Records from a collection

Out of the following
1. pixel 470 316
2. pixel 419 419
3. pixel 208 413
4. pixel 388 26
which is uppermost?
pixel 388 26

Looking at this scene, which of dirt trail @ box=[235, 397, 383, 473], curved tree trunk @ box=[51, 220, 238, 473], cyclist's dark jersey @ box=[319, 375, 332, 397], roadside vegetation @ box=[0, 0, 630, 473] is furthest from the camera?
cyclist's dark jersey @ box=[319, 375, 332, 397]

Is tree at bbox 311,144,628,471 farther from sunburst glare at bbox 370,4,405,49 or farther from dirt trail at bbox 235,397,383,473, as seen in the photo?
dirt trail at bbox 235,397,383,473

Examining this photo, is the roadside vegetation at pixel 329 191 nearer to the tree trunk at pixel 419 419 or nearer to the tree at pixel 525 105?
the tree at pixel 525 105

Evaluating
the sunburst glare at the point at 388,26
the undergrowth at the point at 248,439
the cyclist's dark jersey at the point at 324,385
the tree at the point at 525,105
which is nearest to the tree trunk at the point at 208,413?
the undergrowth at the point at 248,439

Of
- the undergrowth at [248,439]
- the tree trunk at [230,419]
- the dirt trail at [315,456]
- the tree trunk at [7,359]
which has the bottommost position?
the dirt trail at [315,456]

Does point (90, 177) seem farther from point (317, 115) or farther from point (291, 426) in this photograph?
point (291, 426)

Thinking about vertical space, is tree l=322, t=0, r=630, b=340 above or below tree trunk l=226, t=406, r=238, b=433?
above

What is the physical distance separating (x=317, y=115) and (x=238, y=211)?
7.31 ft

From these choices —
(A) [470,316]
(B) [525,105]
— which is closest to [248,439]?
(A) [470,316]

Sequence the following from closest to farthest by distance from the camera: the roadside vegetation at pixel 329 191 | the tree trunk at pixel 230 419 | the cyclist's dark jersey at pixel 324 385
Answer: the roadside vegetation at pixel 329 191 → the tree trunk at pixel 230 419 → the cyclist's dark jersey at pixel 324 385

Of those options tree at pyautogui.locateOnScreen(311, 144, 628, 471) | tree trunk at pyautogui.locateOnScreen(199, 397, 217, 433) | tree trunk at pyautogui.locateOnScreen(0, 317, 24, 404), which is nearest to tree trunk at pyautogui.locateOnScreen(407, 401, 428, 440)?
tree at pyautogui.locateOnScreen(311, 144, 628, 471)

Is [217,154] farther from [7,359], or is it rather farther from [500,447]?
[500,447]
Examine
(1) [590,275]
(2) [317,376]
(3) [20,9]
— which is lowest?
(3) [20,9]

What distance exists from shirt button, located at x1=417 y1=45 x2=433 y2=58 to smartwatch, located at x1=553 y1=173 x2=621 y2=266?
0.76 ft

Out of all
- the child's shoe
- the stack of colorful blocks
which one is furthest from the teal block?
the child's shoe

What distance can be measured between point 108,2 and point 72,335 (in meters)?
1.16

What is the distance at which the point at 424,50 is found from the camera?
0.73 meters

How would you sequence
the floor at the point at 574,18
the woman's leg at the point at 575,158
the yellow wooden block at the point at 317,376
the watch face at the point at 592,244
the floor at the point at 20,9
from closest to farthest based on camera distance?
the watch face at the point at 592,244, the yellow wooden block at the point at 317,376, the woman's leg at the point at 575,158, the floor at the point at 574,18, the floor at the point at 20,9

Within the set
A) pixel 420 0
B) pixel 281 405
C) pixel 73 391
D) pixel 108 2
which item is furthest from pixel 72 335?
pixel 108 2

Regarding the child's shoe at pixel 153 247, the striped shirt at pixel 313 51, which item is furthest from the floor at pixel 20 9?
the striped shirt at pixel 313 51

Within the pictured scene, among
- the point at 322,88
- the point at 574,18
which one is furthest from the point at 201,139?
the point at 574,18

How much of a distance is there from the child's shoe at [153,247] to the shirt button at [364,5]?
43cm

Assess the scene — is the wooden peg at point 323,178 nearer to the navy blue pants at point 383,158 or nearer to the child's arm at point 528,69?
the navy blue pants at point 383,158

• **TASK DETAILS**:
Replace every "sunburst glare" in the records above with "lens flare", and leave all other text unchanged.

• **EXERCISE OUTPUT**:
Out of the following
1. pixel 470 316
2. pixel 419 419
3. pixel 208 413
4. pixel 388 26
which is uppermost?
pixel 388 26

Looking at this scene, which of dirt trail @ box=[235, 397, 383, 473], curved tree trunk @ box=[51, 220, 238, 473], cyclist's dark jersey @ box=[319, 375, 332, 397], roadside vegetation @ box=[0, 0, 630, 473] is furthest from the camera?
cyclist's dark jersey @ box=[319, 375, 332, 397]

Is tree at bbox 311,144,628,471 farther from lens flare at bbox 370,4,405,49 or farther from dirt trail at bbox 235,397,383,473, as seen in the photo?
dirt trail at bbox 235,397,383,473

Examining this photo, is the roadside vegetation at pixel 329 191 nearer to the tree trunk at pixel 419 419 or nearer to the tree at pixel 525 105?
the tree at pixel 525 105

Evaluating
the lens flare at the point at 388,26
the undergrowth at the point at 248,439
the cyclist's dark jersey at the point at 324,385
the tree at the point at 525,105
which is nearest to the tree trunk at the point at 208,413?
the undergrowth at the point at 248,439

Of
- the undergrowth at [248,439]
- the tree trunk at [230,419]
- the dirt trail at [315,456]
- the tree trunk at [7,359]
which has the bottommost position?
the dirt trail at [315,456]

Does point (90, 177) seem farther from point (317, 115) or farther from point (291, 426) in this photograph?
point (291, 426)

Thinking about vertical space, is tree l=322, t=0, r=630, b=340 above or below tree trunk l=226, t=406, r=238, b=433?
above

What is the physical distance separating (x=317, y=115) and (x=238, y=211)?
7.31 ft

From these choices —
(A) [470,316]
(B) [525,105]
— which is closest to [248,439]?
(A) [470,316]

Sequence the following from closest to farthest by distance from the camera: the roadside vegetation at pixel 329 191 | the tree trunk at pixel 230 419 | the cyclist's dark jersey at pixel 324 385
Answer: the roadside vegetation at pixel 329 191 → the tree trunk at pixel 230 419 → the cyclist's dark jersey at pixel 324 385

Of those options tree at pyautogui.locateOnScreen(311, 144, 628, 471) | tree trunk at pyautogui.locateOnScreen(199, 397, 217, 433) | tree trunk at pyautogui.locateOnScreen(0, 317, 24, 404), which is nearest to tree trunk at pyautogui.locateOnScreen(407, 401, 428, 440)?
tree at pyautogui.locateOnScreen(311, 144, 628, 471)

Is [217,154] farther from [7,359], or is it rather farther from [500,447]?
[500,447]
Examine
(1) [590,275]
(2) [317,376]
(3) [20,9]
— which is lowest?
(3) [20,9]

What distance exists from shirt button, located at x1=417 y1=45 x2=433 y2=58 to smartwatch, located at x1=553 y1=173 x2=621 y2=266?
0.76 ft

Out of all
- the child's shoe
- the stack of colorful blocks
which one is furthest from the teal block?
the child's shoe

What distance can be measured between point 108,2 and point 72,335 (in meters)?
1.16

What is the distance at which the point at 424,50 is found from the camera?
0.73 meters

How would you sequence
the floor at the point at 574,18
the woman's leg at the point at 575,158
the yellow wooden block at the point at 317,376
the watch face at the point at 592,244
the floor at the point at 20,9
from closest to farthest based on camera distance?
the watch face at the point at 592,244, the yellow wooden block at the point at 317,376, the woman's leg at the point at 575,158, the floor at the point at 574,18, the floor at the point at 20,9

Within the set
A) pixel 420 0
B) pixel 281 405
C) pixel 73 391
D) pixel 108 2
which item is furthest from pixel 72 335?
pixel 108 2

Regarding the child's shoe at pixel 153 247, the striped shirt at pixel 313 51, which item is furthest from the floor at pixel 20 9?
the striped shirt at pixel 313 51

Within the pictured scene, among
- the point at 322,88
- the point at 574,18
which one is furthest from the point at 201,139?
the point at 574,18

How much of a distance is there from the child's shoe at [153,247] to the shirt button at [364,5]?
43cm

Assess the scene — is the wooden peg at point 323,178 nearer to the navy blue pants at point 383,158 or nearer to the child's arm at point 528,69?
the navy blue pants at point 383,158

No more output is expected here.